Both parties could use their expertise and experience to develop a common EU-China blockchain protocol, whose transparent distribution of power and mutually verifiable code could create trust on a political, technological and legal level. Transparency and immutabulity could reduce bureaucracy and enable reliable emission tracking across global supply chains – important for complex industries like vehicle-to-vehicle communication, fashion and transport. A joint blockchain governance structure could avoid competition for leadership, deter cyberattacks and ensure the two systems’ interoperability.4
Instead of impeding China’s or Europe’s net zero-emissions targets through PoW, blockchain technology could expedite them in the form of blockchain-based ETSs. Equally, carbon markets could either be a bridge or barrier for EU-China relations. Combining the two issues would not only be politically elegant and viable, it would also symbolically and practically strengthen a very important partnership in the fight against climate change.
1 | The equivalent to Chile’s or the UAE’s energy use, or 1-2% of China’s total energy production in 2019, according to the Atlas of Energy by the International Energy Agency. Available http://energyatlas.iea.org/#!/tellmap/-1118783123. Accessed: June 24, 2021.
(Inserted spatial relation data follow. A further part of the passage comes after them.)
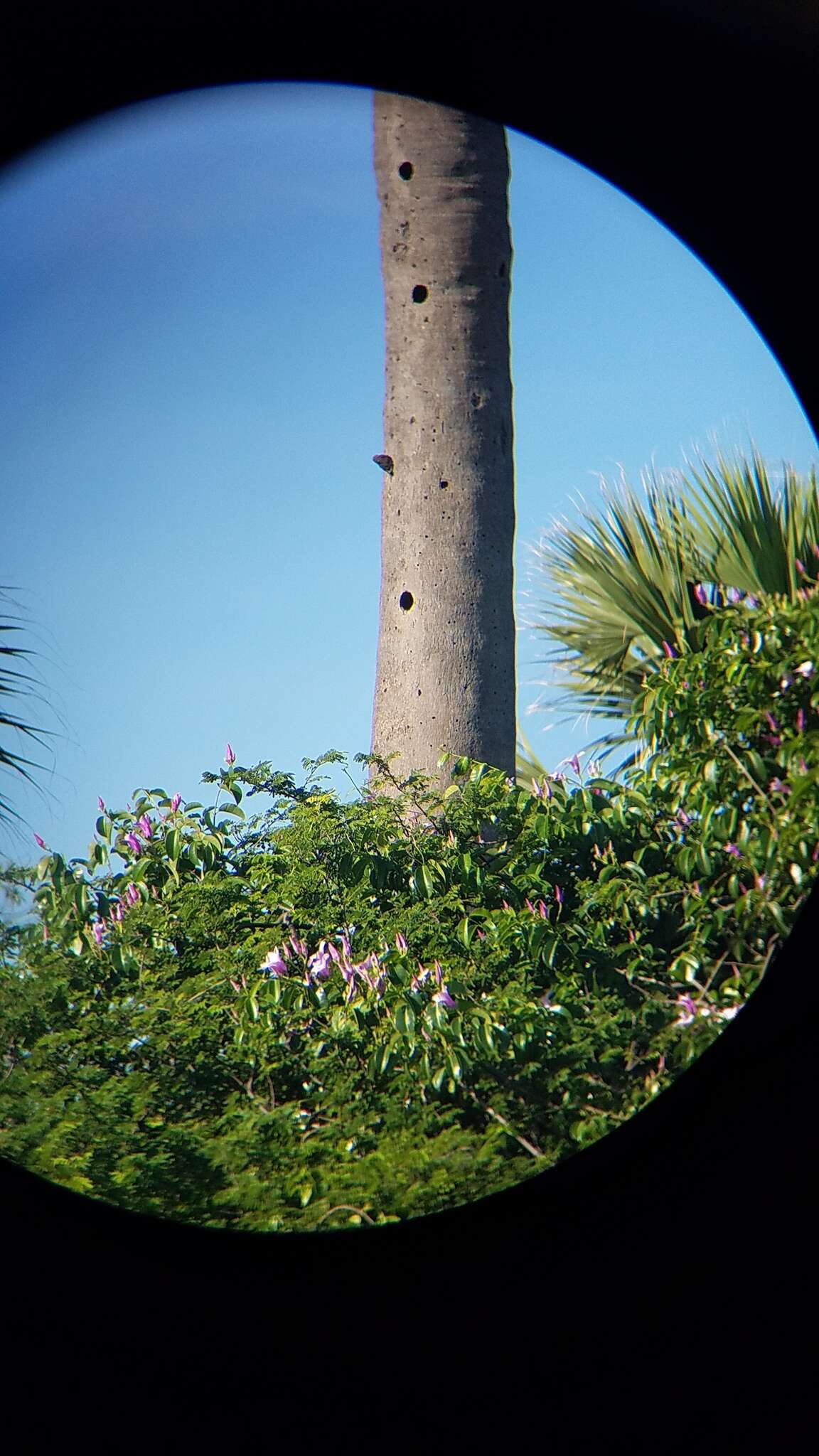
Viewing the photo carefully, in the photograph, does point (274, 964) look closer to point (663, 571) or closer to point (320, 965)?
point (320, 965)

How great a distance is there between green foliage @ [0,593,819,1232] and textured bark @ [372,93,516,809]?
0.90 feet

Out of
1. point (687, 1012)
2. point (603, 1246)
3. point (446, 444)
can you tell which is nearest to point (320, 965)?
point (687, 1012)

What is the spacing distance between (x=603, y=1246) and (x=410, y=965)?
1.22 meters

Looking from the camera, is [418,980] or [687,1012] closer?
[687,1012]

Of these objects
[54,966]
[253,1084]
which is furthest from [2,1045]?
[253,1084]

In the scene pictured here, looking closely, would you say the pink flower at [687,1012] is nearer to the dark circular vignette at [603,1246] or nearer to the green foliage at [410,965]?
the green foliage at [410,965]

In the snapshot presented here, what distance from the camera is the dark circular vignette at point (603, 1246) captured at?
1237mm

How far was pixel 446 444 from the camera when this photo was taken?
122 inches

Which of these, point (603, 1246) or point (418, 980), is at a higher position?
point (418, 980)

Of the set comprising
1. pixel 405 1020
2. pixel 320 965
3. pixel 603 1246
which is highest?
pixel 320 965

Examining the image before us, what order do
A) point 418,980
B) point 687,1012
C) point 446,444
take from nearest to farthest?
point 687,1012 → point 418,980 → point 446,444

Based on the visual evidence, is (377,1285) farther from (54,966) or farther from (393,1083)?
(54,966)

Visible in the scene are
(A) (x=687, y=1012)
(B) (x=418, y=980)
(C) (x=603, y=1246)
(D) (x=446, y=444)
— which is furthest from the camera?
(D) (x=446, y=444)

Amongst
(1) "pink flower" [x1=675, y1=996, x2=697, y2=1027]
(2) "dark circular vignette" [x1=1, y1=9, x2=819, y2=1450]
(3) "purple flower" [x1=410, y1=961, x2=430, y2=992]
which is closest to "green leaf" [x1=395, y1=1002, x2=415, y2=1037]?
(3) "purple flower" [x1=410, y1=961, x2=430, y2=992]
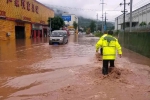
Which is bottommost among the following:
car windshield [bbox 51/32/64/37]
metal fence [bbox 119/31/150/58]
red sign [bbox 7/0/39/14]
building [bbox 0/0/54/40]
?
metal fence [bbox 119/31/150/58]

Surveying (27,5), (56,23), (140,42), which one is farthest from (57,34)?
(56,23)

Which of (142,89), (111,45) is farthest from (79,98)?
(111,45)

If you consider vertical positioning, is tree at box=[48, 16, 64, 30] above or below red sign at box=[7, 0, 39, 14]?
below

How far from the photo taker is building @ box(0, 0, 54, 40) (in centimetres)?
3819

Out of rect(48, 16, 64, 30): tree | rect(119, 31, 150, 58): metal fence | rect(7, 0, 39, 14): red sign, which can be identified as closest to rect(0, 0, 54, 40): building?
rect(7, 0, 39, 14): red sign

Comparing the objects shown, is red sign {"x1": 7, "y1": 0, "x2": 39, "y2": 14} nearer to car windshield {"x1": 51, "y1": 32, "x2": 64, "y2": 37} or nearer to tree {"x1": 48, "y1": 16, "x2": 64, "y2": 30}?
tree {"x1": 48, "y1": 16, "x2": 64, "y2": 30}

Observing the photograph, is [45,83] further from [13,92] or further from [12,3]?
[12,3]

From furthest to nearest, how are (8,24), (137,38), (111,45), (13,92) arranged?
(8,24) < (137,38) < (111,45) < (13,92)

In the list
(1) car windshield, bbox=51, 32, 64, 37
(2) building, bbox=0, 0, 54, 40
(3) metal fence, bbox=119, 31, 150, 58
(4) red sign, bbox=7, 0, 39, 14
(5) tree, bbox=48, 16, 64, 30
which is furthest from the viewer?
(5) tree, bbox=48, 16, 64, 30

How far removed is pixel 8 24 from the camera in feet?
130

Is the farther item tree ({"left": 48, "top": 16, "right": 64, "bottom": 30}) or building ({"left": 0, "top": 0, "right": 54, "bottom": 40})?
tree ({"left": 48, "top": 16, "right": 64, "bottom": 30})

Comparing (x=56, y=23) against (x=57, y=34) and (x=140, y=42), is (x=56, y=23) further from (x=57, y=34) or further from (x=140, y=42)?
(x=140, y=42)

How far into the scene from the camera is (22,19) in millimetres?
46844

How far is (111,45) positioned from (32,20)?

2 | A complex interplay of variables make it difficult to exactly quantify mining-related greenhouse gases. But this calculation is considering the aforementioned lower and upper estimates of TWh and an average carbon intensity for Chinese miners of 711 gCO2eq/kWh, suggested by Hileman and Rauchs (2017). “2017 Global Cryptocurrency Benchmarking Study.” SSRN Electronic Journal. https://doi.org/10.2139/ssrn.2965436. The corresponding emission are estimated between 37,43 and 61 MtCO2eq, or just below 1% of China’s total emissions of 10 GT CO2. However, mining-related emissions but could well be higher, considering results of a recent study in Nature Communications, see Jiang, Li, et. al. (2021). “Policy Assessments for the Carbon Emission Flows and Sustainability of Bitcoin Blockchain Operation in China.” Nature Communications. 12 (1). https://doi.org/10.1038/s41467-021-22256-3.
3 | Or equivalent to watching 130 hours of YouTube. The explanation lies in the design of Proof-of-Work algorithms: the overwhelming majority of computed calculations that PoW requires do not have any effect on the data that is processed in a blockchain. To compute the verification of a single transaction, at least 8.7 quintillion computations, or “hashes” – itself including multiple computational operations – happen to no effect other than being a conceptual “proof” of “work”.
4 | Broadly, the EU, with its ‘cap-and-trade’ system, focuses on capping the quantity of emissions for nations and their companies, the industrial efficiency of emission output is secondary. China’s ETS, on the other hand, incentivizes improved efficiency of coal plants, but foresees no provincial or national limit of overall emissions. Further, China only considers CO2, while the EU also considers N2o and PFC and market prices for certificates vary widely between USD 8 (RMB 50) in China and USD 60 (EUR 50), as of July 2021.